— START Supplied material —

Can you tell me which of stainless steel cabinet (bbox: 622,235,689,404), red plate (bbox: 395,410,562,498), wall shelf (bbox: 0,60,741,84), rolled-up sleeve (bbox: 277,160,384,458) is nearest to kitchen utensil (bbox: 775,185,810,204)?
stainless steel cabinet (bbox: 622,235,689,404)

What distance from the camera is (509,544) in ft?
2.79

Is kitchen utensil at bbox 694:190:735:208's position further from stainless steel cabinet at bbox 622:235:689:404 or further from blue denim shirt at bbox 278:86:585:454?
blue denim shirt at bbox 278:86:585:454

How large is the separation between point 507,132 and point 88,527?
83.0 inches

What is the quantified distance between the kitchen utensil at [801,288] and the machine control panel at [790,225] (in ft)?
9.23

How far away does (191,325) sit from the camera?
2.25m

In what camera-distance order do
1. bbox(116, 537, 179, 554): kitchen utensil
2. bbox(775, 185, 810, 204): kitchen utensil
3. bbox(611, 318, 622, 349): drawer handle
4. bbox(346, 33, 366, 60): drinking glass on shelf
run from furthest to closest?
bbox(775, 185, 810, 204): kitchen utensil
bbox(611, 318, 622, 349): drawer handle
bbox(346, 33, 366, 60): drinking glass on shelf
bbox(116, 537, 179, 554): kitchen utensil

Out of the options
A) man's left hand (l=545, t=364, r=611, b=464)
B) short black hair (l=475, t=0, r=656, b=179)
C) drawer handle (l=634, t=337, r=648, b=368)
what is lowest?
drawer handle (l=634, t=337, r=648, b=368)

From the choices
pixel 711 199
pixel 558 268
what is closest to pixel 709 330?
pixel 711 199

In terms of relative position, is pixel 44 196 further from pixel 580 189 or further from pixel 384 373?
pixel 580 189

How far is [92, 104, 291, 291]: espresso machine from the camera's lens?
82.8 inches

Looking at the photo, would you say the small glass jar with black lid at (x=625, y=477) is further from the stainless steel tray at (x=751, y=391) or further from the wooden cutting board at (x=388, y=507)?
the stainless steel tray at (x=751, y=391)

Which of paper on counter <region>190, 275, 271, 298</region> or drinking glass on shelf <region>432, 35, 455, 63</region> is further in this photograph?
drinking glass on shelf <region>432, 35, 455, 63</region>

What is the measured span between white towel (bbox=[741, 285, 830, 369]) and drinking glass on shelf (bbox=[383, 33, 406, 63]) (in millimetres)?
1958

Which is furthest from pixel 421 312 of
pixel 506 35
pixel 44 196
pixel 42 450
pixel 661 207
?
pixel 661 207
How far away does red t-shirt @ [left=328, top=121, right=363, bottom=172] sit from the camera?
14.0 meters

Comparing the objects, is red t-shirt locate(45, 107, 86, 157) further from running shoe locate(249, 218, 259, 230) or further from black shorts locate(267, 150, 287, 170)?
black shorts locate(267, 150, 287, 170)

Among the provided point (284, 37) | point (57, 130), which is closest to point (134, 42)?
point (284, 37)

— END Supplied material —

Required task:
Reproduce the listing shown above in its entirety, exactly.

Response to the task:
Can you tell me which of stainless steel cabinet (bbox: 622,235,689,404), red plate (bbox: 395,410,562,498), wall shelf (bbox: 0,60,741,84), rolled-up sleeve (bbox: 277,160,384,458) is nearest to kitchen utensil (bbox: 775,185,810,204)?
stainless steel cabinet (bbox: 622,235,689,404)

What distance from the camera is (509,544) in ft?
2.79

Is kitchen utensil at bbox 694:190:735:208's position further from stainless steel cabinet at bbox 622:235:689:404 or further from blue denim shirt at bbox 278:86:585:454?
blue denim shirt at bbox 278:86:585:454

How large is the separation between point 507,132 and point 88,527?
83.0 inches

What is the quantified distance between the kitchen utensil at [801,288] and the machine control panel at [790,225] (in ft)?
9.23

How far away does (191,325) sit from the camera?
2.25m

In what camera-distance order do
1. bbox(116, 537, 179, 554): kitchen utensil
2. bbox(775, 185, 810, 204): kitchen utensil
3. bbox(611, 318, 622, 349): drawer handle
4. bbox(346, 33, 366, 60): drinking glass on shelf
run from furthest to closest?
bbox(775, 185, 810, 204): kitchen utensil
bbox(611, 318, 622, 349): drawer handle
bbox(346, 33, 366, 60): drinking glass on shelf
bbox(116, 537, 179, 554): kitchen utensil

Out of the options
A) man's left hand (l=545, t=364, r=611, b=464)
B) short black hair (l=475, t=0, r=656, b=179)
C) drawer handle (l=634, t=337, r=648, b=368)
what is lowest?
drawer handle (l=634, t=337, r=648, b=368)

From the choices
pixel 711 199
pixel 558 268
what is closest to pixel 709 330?
pixel 711 199

In terms of relative position, is pixel 44 196 further from pixel 580 189 or further from pixel 384 373?
pixel 580 189

How far is [92, 104, 291, 291]: espresso machine from the camera's lens?
82.8 inches

Looking at the photo, would you say the small glass jar with black lid at (x=625, y=477) is further from the stainless steel tray at (x=751, y=391) or further from the wooden cutting board at (x=388, y=507)?
the stainless steel tray at (x=751, y=391)

Which of paper on counter <region>190, 275, 271, 298</region> or drinking glass on shelf <region>432, 35, 455, 63</region> is further in this photograph?
drinking glass on shelf <region>432, 35, 455, 63</region>

What is the measured span between white towel (bbox=[741, 285, 830, 369]) and drinking glass on shelf (bbox=[383, 33, 406, 63]) (in millimetres)?
1958

Which is furthest from pixel 421 312 of
pixel 506 35
pixel 44 196
pixel 42 450
pixel 661 207
?
pixel 661 207
How far away does red t-shirt @ [left=328, top=121, right=363, bottom=172] sit from the camera?
14.0 meters

Comparing the objects, is red t-shirt locate(45, 107, 86, 157) further from running shoe locate(249, 218, 259, 230) or further from black shorts locate(267, 150, 287, 170)?
black shorts locate(267, 150, 287, 170)

Among the provided point (284, 37) | point (57, 130), which is closest to point (134, 42)?
point (284, 37)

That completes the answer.